Elsevier Sponsored Documents logoLink to Elsevier Sponsored Documents
. 2014 Aug;10:45–50. doi: 10.1016/j.ajp.2014.03.010

Clinical correlates of parametric digit-symbol substitution test in schizophrenia

Anekal C Amaresha a,b, Vijay Danivas a,b, Venkataram Shivakumar a,b, Sri Mahavir Agarwal a,b, Sunil V Kalmady a,b, Janardhanan C Narayanaswamy a,b, Ganesan Venkatasubramanian a,b,
PMCID: PMC4156309  PMID: 25042951

Abstract

Processing speed deficit, ascertained by digit-symbol substitution test (DSST), is considered as a fundamental impairment in schizophrenia. Clinical correlates of processing speed abnormalities, especially using the parametric version of DSST is yet to be evaluated comprehensively. In this study, we examined schizophrenia patients (N = 66) and demographically matched healthy controls (N = 72) using computer-administered parametric DSST (pDSST) with fixed (pDSSTF) as well as random (pDSSTR) conditions and analysed the relationship between pDSST performance and clinical symptoms.

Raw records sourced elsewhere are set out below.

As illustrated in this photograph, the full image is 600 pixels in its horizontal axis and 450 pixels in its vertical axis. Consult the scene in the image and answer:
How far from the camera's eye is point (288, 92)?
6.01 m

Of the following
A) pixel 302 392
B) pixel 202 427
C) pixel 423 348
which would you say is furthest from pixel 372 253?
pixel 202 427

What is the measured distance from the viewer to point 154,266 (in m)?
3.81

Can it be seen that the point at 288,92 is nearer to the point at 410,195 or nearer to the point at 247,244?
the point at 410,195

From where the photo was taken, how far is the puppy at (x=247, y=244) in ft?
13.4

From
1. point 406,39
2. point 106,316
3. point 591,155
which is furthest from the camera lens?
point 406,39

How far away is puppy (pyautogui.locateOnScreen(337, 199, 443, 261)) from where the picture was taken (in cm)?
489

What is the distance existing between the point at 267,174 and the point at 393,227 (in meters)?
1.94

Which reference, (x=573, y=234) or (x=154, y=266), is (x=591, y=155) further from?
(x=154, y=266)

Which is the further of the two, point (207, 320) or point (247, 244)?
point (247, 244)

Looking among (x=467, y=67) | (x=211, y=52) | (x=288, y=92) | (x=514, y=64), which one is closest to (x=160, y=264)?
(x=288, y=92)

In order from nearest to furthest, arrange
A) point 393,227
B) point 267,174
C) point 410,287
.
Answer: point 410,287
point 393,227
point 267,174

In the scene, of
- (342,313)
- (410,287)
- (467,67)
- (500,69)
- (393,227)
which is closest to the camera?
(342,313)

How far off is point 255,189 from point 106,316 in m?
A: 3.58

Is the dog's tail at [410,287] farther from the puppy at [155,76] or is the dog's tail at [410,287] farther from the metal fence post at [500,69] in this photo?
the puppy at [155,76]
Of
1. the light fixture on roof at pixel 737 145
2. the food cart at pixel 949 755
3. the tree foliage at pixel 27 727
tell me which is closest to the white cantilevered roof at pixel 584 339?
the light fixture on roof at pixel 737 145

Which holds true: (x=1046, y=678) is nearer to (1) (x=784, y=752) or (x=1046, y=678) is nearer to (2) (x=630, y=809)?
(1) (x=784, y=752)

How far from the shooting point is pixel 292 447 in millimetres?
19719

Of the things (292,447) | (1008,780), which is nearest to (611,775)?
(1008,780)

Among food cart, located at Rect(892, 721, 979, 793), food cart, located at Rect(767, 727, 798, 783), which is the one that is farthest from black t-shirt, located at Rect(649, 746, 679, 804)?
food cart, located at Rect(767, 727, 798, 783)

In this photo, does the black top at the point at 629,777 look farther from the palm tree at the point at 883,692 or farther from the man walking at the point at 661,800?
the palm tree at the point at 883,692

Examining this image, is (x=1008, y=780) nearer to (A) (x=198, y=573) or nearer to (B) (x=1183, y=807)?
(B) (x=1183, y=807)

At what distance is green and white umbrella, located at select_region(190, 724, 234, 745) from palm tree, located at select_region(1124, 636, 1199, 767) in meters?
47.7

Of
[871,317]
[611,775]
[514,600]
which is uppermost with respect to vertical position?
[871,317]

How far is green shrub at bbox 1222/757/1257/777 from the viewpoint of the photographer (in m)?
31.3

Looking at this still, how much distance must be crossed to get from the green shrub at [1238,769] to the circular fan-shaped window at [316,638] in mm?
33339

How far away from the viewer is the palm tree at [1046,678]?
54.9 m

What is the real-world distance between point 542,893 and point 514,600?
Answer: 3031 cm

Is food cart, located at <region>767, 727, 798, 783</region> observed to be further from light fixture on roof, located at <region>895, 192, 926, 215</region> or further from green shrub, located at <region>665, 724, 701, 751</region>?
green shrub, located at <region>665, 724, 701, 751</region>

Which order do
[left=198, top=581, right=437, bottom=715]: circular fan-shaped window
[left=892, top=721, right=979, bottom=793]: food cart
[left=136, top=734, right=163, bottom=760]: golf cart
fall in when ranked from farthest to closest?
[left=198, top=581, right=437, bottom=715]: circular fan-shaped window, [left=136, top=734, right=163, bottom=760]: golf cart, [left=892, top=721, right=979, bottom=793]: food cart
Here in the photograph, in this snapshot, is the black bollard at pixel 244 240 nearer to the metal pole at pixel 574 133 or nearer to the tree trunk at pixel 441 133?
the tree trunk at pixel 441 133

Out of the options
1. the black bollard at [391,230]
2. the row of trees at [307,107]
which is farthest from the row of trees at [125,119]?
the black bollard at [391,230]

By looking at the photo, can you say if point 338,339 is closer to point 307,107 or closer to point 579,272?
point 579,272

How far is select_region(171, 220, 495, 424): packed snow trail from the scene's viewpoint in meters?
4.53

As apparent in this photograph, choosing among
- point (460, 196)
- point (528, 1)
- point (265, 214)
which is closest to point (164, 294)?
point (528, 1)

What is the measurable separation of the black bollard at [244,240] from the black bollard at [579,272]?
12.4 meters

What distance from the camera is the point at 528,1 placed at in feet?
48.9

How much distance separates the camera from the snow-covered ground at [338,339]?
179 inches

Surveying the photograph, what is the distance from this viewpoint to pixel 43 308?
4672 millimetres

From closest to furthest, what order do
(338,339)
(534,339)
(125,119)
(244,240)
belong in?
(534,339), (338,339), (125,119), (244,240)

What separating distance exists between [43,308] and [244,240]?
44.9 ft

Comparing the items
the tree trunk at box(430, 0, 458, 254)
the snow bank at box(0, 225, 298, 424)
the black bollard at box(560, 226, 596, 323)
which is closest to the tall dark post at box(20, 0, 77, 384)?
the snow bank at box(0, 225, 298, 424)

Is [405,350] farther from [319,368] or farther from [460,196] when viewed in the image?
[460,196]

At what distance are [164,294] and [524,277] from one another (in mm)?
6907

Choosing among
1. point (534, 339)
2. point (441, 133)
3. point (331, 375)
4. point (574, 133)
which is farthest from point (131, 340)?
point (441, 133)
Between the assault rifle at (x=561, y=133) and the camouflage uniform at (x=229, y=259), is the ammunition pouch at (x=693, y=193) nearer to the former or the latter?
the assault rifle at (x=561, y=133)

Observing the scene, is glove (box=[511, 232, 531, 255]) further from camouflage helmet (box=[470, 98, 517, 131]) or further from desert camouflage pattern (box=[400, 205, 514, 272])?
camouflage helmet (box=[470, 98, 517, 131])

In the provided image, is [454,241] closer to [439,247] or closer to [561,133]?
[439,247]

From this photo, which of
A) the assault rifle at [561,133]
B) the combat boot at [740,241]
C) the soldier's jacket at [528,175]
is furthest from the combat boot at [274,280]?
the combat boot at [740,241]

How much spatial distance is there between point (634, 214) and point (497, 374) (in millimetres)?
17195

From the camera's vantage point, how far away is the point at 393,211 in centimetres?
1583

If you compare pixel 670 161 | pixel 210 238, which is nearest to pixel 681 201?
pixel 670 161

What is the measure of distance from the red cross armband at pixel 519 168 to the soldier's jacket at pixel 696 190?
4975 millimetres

Psychopathology was assessed using Scale for Assessment of Positive Symptoms (SAPS)/Negative Symptoms (SANS) with good inter-rater reliability. In comparison with healthy controls, patients demonstrated significantly lesser number of correct responses (CN) in pDSSTF (t = 8.0; p < 0.001) and pDSSTR (t = 7.8; p < 0.001) as well as significantly prolonged reaction time in pDSSTF (t = 7.1; p < 0.001) and pDSSTR (t = 7.0; p < 0.001). The difference in CN between pDSSTF and pDSSTRCN] was significantly lesser in patients than healthy controls (t = 2.61; p = 0.01). The pDSST reaction time had significant positive correlation with negative syndrome scores as well as bizarre behaviour score. Significantly greater processing speed deficits in pDSST suggest potential relational memory/visual scanning abnormalities in schizophrenia. Furthermore, pDSST deficits demonstrated a significant association with the psychopathology, especially with the various negative symptoms and bizarre behaviour.

Keywords: Schizophrenia, Processing speed, Cognitive deficits, Negative symptoms

1. Introduction

Schizophrenia is a psychiatric disorder associated with marked disability. The predominant symptoms of this disorder can be categorised as positive symptoms like delusions and hallucinations, and negative symptoms like affective flattening, anhedonia, alogia and apathy (Mueser and McGurk, 2004). In addition, cognitive symptoms are increasingly being recognised as an integral part of the illness with a close link to the pathophysiological aspects of this illness (Harvey, 2012). Cognitive deficits in schizophrenia have been associated with disorganisation and negative symptoms (Cohen et al., 1999, Green et al., 2000, Kerns and Berenbaum, 2002) as well as with poor functional outcomes (Green, 1996, Green, 1998, Weinberger and Gallhofer, 1997). Deficits in terms of attention, processing speed, memory, working memory, and executive function have all been consistently reported in patients with schizophrenia (Reichenberg and Harvey, 2007).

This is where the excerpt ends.